Certain areas are less well off than others, and certain areas less fertile than others. Some areas are coastal, some inland. Europe is not poor, but the eurozone is acting as if it were bankrupt. It is not. Most of the bailout money given to Greece actually went to banks. Only about 15 billion euros out ($19 billion) of the 410 billion euro Greek bailout actually went into the economy, the rest went to financial institutions

Guizhou is not China's most prosperous province but it is investing heavily. It would be easy to plead any number of reasons not to. Alright, China has more money than Europe and can afford to invest. That argument stands up until countered by the simple fact that China is still a developing economy and besides, Germany is wealthier than Guizhou.

Cranes are blooming in Guizhou. Ah, says the naysayer, exactly the type of profligacy we saw in Ireland and Spain. Well, no: Guizhou is investing not just in buildings but also roads and transport networks, in villages and communities. Affordable housing and communities were never a priority in Ireland or Spain during the boom years. There is no guarantee in any economic planning that investment forecasts will be met, that all the goals will be achieved. It is a risky venture and a degree of caution is not to be scoffed at. But there comes a point where faith must be placed in the people or institutions. The priority, within clearly defined restraints and disciplines, must be jobs not bottom-line figures.

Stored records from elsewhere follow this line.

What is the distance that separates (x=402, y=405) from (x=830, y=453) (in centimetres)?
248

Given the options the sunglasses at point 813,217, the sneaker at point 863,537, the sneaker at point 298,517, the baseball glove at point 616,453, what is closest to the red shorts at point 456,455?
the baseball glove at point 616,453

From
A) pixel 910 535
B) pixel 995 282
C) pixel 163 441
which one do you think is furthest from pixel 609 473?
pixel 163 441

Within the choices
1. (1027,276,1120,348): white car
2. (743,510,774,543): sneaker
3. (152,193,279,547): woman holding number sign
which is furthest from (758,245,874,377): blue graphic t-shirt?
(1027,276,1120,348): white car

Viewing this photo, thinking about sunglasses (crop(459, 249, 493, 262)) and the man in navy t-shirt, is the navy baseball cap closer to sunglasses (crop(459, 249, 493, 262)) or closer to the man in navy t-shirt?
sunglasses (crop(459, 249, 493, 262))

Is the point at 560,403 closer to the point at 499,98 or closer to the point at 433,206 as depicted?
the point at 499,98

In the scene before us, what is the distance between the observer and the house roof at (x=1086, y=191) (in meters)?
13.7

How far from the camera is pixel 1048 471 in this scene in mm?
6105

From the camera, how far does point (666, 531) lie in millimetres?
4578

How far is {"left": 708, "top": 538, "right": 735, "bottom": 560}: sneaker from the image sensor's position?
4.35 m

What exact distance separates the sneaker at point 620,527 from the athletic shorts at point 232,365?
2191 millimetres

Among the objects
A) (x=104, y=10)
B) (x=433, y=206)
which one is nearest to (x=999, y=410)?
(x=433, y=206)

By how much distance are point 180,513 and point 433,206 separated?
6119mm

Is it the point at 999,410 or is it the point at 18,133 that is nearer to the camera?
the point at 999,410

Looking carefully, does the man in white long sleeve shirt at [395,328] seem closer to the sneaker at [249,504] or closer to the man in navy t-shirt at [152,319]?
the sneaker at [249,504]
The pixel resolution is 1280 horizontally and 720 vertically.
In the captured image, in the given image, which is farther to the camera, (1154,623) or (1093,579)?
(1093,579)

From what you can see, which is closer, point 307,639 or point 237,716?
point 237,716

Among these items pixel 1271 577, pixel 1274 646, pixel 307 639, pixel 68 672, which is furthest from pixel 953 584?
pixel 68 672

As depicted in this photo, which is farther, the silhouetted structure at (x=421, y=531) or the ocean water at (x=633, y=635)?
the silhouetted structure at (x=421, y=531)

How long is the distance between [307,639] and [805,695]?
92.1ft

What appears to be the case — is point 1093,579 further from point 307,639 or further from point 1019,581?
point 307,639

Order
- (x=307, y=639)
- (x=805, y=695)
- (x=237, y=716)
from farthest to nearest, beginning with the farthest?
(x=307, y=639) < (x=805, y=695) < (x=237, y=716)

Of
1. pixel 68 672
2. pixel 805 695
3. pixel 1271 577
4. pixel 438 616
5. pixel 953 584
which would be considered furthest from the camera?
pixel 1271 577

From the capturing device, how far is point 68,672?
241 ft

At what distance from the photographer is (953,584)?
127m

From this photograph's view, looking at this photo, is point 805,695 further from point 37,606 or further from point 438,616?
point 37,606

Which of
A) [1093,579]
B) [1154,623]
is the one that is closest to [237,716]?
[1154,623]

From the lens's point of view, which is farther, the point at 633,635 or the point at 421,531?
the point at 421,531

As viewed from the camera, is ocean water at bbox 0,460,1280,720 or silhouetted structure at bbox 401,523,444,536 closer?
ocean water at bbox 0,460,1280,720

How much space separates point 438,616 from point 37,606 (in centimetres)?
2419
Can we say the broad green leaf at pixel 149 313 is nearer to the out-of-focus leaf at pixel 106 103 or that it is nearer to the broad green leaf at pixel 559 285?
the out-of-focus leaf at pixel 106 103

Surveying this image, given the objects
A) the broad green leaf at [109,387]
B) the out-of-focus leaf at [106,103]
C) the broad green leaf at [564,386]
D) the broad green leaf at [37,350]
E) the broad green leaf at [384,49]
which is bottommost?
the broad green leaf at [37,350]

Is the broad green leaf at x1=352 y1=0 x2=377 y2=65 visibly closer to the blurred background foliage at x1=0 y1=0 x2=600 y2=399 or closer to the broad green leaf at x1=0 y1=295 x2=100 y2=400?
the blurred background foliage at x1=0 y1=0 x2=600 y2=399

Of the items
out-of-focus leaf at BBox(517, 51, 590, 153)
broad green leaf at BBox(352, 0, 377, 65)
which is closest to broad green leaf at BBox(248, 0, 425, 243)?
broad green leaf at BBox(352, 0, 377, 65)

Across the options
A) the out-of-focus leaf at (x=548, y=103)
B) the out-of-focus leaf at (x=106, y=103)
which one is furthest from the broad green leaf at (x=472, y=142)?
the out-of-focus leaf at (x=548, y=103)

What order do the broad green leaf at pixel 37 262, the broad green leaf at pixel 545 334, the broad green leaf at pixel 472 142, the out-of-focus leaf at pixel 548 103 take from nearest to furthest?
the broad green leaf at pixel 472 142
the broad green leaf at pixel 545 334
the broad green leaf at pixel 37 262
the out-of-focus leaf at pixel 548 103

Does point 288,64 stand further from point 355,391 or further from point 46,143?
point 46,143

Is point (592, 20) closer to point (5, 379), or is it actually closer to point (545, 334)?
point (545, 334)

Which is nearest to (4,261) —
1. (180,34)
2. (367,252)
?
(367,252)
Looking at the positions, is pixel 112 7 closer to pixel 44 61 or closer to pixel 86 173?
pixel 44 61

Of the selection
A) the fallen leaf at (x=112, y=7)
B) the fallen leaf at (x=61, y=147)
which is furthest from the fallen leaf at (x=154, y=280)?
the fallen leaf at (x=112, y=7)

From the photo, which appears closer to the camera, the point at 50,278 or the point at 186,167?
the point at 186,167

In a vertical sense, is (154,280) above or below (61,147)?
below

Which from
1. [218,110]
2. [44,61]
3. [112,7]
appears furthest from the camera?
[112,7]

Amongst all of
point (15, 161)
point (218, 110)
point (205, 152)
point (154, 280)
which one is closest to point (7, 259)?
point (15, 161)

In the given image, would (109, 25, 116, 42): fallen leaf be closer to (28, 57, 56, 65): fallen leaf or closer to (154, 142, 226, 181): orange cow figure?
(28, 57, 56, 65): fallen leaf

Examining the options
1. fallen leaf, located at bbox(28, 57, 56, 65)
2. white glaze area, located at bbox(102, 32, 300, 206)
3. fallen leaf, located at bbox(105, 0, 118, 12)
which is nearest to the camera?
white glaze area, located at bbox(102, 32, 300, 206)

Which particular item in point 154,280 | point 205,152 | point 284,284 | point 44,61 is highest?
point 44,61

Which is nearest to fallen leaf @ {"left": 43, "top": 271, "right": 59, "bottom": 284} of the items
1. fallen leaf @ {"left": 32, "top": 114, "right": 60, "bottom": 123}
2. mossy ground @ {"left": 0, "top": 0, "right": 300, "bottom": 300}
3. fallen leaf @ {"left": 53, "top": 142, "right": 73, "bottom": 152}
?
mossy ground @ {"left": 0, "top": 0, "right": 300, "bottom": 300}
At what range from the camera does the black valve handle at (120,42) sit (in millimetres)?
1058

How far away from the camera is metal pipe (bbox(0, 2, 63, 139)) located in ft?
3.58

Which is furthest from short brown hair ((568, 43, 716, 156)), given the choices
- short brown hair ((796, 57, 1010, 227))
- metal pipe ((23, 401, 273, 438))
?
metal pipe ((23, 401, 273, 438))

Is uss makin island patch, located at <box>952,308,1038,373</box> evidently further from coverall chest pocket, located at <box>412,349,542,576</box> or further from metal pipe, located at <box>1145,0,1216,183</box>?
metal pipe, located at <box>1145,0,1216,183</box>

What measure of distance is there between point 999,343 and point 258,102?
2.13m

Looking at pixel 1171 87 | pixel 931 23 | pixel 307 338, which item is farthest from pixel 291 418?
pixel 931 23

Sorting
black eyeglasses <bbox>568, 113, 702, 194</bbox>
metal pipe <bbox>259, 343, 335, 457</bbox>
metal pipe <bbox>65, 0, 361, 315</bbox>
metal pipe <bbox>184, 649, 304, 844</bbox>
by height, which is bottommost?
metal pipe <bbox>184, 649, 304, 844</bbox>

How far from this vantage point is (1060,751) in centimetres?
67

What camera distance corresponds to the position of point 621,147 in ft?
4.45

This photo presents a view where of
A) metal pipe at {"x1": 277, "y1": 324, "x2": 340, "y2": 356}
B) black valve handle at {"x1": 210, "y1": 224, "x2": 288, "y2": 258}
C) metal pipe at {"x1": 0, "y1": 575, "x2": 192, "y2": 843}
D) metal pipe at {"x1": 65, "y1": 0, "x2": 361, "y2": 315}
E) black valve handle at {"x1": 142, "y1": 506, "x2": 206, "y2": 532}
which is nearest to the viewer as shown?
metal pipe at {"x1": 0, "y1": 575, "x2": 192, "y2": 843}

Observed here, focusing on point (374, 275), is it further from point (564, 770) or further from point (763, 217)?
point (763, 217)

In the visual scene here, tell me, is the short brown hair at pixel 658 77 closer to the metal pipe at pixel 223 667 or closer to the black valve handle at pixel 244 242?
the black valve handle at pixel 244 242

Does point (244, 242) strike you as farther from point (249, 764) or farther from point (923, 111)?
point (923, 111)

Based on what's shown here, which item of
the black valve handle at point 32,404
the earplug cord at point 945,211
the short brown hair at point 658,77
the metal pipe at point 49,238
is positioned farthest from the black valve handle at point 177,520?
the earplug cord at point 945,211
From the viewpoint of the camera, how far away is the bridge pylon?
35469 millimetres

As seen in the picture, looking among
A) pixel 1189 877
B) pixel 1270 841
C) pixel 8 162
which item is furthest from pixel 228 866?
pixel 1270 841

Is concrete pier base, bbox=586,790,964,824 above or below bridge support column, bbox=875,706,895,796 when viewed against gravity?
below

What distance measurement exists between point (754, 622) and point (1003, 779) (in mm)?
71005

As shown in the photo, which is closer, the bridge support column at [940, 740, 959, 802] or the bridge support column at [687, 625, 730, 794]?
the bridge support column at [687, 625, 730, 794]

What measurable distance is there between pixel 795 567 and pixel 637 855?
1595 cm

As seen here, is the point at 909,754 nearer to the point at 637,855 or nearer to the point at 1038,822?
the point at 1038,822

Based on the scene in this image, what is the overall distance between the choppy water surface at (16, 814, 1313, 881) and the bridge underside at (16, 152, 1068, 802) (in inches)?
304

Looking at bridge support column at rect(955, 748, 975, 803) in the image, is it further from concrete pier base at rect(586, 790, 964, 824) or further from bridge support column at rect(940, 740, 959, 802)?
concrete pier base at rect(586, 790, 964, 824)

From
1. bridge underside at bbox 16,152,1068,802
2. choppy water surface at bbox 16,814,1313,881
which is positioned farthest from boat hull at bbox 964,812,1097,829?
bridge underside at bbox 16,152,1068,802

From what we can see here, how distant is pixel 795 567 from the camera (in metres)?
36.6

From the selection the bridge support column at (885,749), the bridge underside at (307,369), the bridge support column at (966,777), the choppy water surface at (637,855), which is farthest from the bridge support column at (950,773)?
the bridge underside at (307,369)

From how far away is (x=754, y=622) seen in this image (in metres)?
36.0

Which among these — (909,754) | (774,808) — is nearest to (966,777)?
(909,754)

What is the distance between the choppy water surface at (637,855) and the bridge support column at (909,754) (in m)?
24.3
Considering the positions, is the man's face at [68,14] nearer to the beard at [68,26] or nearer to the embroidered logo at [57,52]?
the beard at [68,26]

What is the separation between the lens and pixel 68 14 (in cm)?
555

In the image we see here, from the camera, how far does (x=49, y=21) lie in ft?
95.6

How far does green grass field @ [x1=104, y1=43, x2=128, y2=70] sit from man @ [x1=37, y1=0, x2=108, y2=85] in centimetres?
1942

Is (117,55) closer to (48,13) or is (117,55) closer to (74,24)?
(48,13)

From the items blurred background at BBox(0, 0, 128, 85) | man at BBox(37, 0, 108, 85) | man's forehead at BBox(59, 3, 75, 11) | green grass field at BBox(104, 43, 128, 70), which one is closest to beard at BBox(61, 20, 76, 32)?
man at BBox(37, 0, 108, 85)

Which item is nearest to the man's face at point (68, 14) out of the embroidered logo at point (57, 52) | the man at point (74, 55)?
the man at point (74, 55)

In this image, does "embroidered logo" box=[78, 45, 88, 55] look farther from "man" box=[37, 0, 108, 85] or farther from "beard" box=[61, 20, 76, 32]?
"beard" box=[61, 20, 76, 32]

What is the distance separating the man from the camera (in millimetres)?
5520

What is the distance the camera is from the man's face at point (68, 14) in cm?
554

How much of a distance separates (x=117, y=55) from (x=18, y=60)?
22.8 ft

The United States had its "New Deal" under FDR, its "Great Society" under LBJ and, to a certain extent, Barack Obama is now investing with QEs I, II and III. This alphabet soup of progress worked and is still working. The Chinese Dream is taking shape in places such as Guizhou, and what happens there may have ramifications in places where investment is considered heresy and too much faith has been placed in austerity.